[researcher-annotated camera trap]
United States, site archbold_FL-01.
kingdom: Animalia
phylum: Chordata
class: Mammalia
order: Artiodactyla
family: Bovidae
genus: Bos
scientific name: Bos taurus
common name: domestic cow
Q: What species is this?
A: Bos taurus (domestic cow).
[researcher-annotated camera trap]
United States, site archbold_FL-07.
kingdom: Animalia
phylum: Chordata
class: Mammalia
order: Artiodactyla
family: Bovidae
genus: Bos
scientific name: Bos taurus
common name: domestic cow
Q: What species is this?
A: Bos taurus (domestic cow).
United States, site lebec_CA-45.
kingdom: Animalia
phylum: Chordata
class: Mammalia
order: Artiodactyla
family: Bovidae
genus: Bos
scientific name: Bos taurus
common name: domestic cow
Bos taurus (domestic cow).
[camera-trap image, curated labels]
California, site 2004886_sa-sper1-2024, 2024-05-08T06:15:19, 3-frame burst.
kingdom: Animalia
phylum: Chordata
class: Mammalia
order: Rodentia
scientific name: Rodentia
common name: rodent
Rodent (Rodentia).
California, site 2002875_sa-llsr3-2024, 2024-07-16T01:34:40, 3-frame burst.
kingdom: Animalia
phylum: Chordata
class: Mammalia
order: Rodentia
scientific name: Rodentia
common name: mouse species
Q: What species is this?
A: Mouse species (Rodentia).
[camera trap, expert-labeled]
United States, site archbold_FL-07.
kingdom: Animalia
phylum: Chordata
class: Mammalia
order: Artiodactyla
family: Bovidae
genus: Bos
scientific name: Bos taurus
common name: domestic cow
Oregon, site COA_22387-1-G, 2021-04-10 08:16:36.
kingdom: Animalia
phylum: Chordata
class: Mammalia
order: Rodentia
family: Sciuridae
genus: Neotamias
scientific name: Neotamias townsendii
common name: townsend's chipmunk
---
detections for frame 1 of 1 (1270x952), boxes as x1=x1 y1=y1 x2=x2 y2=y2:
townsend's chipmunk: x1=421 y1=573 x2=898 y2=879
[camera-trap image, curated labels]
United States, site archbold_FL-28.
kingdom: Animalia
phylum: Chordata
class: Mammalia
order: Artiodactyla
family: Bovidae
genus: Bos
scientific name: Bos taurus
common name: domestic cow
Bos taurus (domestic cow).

•••••

■ **Your task**:
Out of the records above, pull the lines that include the word "California".

■ **Answer to the exercise**:
California, site 2004886_sa-sper1-2024, 2024-05-08T06:15:19, 3-frame burst.
California, site 2002875_sa-llsr3-2024, 2024-07-16T01:34:40, 3-frame burst.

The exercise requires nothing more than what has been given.